Basic Boolean expression in Python producing surprising results

Question

In Python I have 2>3 == False which gives False. But I'm expecting True. If I use parenthesis i.e (2>3) == False then I'm getting True. What is the theory behind this?

Answer 1

Comparision Docs

all the 8 comparison operators have the same precedence. so in 2 > 3 and 3 == False the evaluation is from left to Right first 2>3 is evaluated. the next condition 3==False will only be evaluated if the first expression holds true. But here 2>3 holds false hence it returns false and doesn't even evaluates third expression

Answer 2

In Python, 2 > 3 == False is evaluated as 2 > 3 and 3 == False.

This para from the Python reference should clarify:

Unlike C, all comparison operations in Python have the same priority, which is lower than that of any arithmetic, shifting or bitwise operation.
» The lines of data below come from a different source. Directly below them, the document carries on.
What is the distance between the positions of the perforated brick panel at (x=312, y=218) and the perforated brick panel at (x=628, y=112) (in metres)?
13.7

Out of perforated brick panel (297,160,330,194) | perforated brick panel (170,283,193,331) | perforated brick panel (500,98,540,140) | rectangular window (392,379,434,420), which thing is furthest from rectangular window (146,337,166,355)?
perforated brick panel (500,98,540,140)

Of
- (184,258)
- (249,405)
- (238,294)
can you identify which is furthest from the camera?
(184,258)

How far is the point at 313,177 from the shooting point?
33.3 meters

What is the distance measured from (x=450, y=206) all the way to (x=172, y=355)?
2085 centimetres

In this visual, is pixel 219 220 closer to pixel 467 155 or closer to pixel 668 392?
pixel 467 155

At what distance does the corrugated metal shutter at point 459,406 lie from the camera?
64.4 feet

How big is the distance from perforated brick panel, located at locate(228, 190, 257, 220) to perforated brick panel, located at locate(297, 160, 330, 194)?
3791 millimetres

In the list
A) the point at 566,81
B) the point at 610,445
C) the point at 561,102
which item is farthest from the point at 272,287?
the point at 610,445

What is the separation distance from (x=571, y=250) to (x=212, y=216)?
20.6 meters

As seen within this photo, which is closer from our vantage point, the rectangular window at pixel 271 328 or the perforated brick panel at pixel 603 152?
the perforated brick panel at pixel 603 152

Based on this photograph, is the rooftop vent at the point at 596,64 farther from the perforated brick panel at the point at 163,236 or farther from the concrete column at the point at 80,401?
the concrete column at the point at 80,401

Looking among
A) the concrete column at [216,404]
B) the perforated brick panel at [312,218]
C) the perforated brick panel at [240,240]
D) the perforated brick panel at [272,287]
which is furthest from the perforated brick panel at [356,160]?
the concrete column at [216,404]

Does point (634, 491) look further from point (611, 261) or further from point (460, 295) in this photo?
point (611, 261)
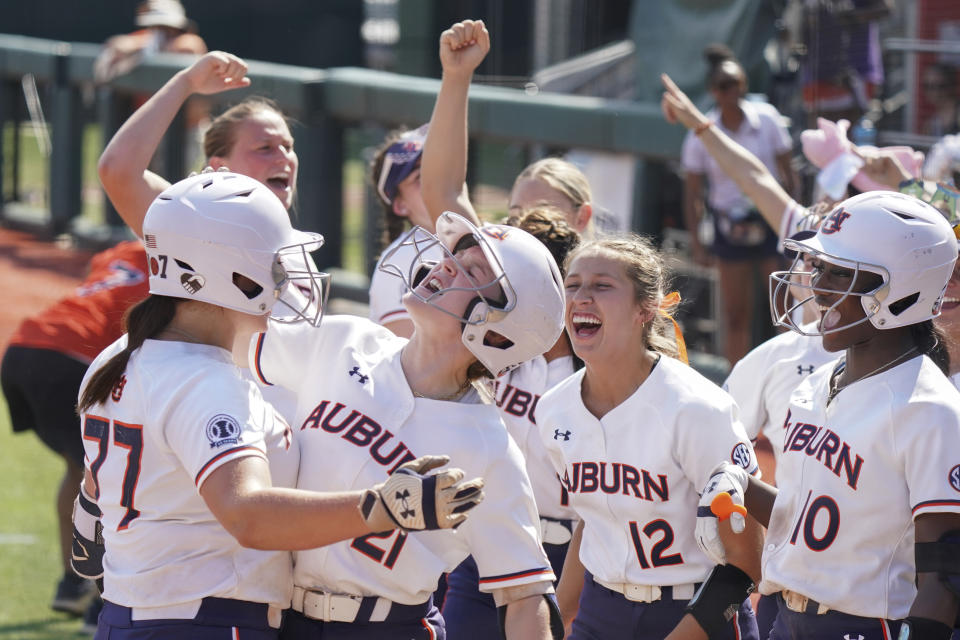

Comparisons can be chained arbitrarily, e.g., x < y <= z is equivalent to x < y and y <= z, except that y is evaluated only once (but in both cases z is not evaluated at all when x < y is found to be false).

Answer 3

This is because of a feature of Python which is quite unusual compared to other programming languages, which is that you can write two or more comparisons in a sequence and it has the meaning which is intuitive to mathematicians. For example, an expression like 0 < 5 < 10 is True because 0 < 5 and 5 < 10 is True.

From the docs:

Comparisons can be chained arbitrarily; for example, x < y <= z is equivalent to x < y and y <= z, except that y is evaluated only once (but in both cases z is not evaluated at all when x < y is found to be false).

So, the expression 2 > 3 == False is equivalent to 2 > 3 and 3 == False, which is False.